Schematic representation of the overall process of mitophagy [adapted from Ref. (36)]. (A) PINK1 import and accumulation mechanisms into mitochondria. PINK1 detects mitochondrial damage via selective proteolysis. Continuous import and the degradation cycle explain the undetectable levels of PINK1 on healthy mitochondria. Upon damage, import into the inner membrane is blocked leading to accumulation of uncleaved PINK1 on the outer mitochondrial membrane. Abbreviations: TOM, translocase of the outer mitochondrial membrane complex; TIM, translocase of the inner mitochondrial membrane complex; MPP, mitochondrial processing peptidase; PARL: presenilin-associated rhomboid-like protein. (B) Positive feedback ubiquitination cycles induced by Parkin and Ub chains on damaged mitochondria. Mitochondria-recruited PINK1 phosphorylate Ub chains conjugated to mitochondrial proteins, including CISD1 and MNF2 (shown here), as well as cytosolic Parkin, subsequently recruited to mitochondria. Activated Parkin can elongate Ub chains that can be, in turn, phosphorylated by PINK1. (C) Recruitment and activation of autophagy receptors during Parkin/PINK1-mediated mitophagy. Autophagy proteins, including adaptors [Optineurin (Optn), nuclear dot protein 52 (NDP52), p62, and Tax1 binding protein 1 (TAX1BP1) presented] and regulators (TANK-binding kinase-1, TBK1) are recruited to the mitochondria. TBK1-phosphorylation of autophagy adaptors can enhance their Ub-binding activities and promote the recruitment of the light chain 3 (LC3)-labeled isolation membrane. (D) Autophagosome biogenesis during mitophagy.
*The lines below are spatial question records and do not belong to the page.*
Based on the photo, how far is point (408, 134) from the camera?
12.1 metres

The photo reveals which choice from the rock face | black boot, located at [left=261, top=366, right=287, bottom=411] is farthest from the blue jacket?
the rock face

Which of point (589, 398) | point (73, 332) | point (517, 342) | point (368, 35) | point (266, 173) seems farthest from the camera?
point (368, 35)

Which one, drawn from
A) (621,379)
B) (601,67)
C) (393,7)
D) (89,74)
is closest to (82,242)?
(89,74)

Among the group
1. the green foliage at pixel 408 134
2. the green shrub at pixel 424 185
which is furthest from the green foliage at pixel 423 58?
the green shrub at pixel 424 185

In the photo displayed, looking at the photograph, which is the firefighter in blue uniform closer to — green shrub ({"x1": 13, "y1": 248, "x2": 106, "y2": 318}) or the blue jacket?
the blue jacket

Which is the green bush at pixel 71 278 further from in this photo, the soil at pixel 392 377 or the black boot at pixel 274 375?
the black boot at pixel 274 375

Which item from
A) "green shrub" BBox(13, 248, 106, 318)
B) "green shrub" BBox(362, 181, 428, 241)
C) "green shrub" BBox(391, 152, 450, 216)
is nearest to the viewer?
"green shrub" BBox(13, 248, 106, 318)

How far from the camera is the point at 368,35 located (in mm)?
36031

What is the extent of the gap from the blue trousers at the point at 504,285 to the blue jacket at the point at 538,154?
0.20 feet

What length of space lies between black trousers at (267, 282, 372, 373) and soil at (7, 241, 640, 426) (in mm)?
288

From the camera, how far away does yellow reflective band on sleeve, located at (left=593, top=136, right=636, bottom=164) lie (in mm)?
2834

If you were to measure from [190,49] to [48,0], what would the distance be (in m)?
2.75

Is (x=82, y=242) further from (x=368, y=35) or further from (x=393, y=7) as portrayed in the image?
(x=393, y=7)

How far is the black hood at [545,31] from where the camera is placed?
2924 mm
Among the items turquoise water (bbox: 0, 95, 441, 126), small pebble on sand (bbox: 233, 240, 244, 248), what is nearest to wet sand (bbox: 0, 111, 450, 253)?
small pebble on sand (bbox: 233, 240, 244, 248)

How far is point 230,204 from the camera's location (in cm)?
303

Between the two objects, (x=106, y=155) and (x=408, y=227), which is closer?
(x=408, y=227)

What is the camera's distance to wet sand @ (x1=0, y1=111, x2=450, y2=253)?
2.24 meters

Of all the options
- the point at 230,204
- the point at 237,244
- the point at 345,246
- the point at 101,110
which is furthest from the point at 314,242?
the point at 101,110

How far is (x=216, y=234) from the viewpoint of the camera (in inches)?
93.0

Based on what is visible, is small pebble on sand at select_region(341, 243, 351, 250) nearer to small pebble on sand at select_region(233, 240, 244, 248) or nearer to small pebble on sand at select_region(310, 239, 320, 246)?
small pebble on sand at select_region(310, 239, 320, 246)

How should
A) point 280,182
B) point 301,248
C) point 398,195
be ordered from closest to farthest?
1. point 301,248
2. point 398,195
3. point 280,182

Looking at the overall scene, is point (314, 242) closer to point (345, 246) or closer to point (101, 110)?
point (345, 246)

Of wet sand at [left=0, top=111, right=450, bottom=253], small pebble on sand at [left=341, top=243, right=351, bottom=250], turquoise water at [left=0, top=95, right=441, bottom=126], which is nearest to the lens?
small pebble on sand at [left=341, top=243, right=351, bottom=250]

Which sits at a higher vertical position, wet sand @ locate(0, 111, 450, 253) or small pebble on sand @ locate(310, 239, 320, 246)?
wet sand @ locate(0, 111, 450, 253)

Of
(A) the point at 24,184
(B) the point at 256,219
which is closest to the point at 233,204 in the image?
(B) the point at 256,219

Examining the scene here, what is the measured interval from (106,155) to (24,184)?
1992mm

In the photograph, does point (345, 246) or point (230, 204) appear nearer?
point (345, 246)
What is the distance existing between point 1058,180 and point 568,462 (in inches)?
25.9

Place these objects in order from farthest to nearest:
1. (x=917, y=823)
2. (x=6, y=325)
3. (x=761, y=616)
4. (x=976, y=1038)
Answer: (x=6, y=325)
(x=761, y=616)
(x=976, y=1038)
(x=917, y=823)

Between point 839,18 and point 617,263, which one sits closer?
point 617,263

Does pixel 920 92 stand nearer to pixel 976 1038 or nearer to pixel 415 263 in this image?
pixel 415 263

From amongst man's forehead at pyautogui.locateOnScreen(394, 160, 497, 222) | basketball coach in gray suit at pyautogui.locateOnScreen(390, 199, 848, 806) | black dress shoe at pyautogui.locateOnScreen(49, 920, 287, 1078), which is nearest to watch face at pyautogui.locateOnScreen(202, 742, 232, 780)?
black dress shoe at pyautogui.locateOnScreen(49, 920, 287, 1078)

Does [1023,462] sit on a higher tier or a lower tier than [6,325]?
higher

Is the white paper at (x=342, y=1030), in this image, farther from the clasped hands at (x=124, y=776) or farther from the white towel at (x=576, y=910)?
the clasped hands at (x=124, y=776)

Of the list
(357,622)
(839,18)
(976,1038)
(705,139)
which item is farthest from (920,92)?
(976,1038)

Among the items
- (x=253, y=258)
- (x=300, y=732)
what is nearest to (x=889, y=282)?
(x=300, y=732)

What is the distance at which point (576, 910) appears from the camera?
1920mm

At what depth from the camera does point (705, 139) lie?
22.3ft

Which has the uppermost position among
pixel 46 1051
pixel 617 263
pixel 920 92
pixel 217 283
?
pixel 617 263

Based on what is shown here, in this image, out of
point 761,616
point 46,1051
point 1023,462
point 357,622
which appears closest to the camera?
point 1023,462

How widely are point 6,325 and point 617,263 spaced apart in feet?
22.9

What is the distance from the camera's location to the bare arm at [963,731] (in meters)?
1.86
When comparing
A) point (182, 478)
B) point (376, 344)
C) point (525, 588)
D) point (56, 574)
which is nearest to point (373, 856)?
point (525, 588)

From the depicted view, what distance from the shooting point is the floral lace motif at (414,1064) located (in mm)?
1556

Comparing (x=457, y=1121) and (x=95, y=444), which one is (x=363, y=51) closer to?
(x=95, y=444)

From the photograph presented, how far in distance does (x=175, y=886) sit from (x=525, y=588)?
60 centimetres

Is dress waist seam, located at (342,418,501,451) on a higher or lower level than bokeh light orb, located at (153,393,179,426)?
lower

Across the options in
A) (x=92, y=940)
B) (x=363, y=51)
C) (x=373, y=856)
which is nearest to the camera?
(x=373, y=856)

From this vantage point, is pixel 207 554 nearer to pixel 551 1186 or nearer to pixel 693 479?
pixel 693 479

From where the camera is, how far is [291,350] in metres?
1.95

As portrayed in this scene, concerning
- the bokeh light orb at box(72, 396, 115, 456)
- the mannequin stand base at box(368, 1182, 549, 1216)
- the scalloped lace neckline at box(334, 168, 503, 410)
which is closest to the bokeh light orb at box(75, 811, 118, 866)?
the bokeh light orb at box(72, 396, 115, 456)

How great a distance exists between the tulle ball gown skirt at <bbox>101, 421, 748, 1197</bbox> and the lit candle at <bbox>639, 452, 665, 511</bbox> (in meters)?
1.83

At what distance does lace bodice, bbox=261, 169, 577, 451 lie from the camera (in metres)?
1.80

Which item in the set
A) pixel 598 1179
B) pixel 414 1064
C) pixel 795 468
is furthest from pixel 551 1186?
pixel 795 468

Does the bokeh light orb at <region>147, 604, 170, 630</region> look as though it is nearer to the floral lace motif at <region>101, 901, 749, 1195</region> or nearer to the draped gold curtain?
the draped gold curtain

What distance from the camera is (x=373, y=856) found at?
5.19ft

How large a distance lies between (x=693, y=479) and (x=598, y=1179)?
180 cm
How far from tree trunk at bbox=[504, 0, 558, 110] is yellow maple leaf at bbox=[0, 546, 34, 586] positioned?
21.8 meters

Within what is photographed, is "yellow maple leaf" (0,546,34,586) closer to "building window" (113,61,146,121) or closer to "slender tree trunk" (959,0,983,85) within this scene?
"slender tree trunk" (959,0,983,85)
Formation of autophagophore vesicle surrounding damaged mitochondria is a multi-independent process. (i) Optn and NDP52 mediate initiation and elongation of autophagosomes (at ER-mitochondria contact sites for example) via recruitment of complexes containing ULK1, PI3K, WIPI1, and DFCP1. (ii) Autophagy receptors also mediate recruitment of LC3/GABARAP family members to promote expansion of the isolation membrane. (iii) Finally, Rab-GAPs, TBC1D15, and TBC1D17, localized to mitochondria via interaction of Fis1 can regulate proper autophagosomal formation by modulating Rab7 activity.

Figure 4

Mapping of the neurodegenerative disease-associated mutations of Optineurin (Optn). Localization of the disease-associated polymorphisms and mutations of human Optn protein is shown (as described in Table 1). Mutations associated with POAG and juvenile open-angle glaucoma are indicated in red, while mutations linked to amyotrophic lateral sclerosis are in green. Optn contains multiple protein interaction domains that are important for its localization and its mitophagy-related function. The regions of human Optn that have been involved in the interaction with its different partners are represented as thick bars with their delimitations.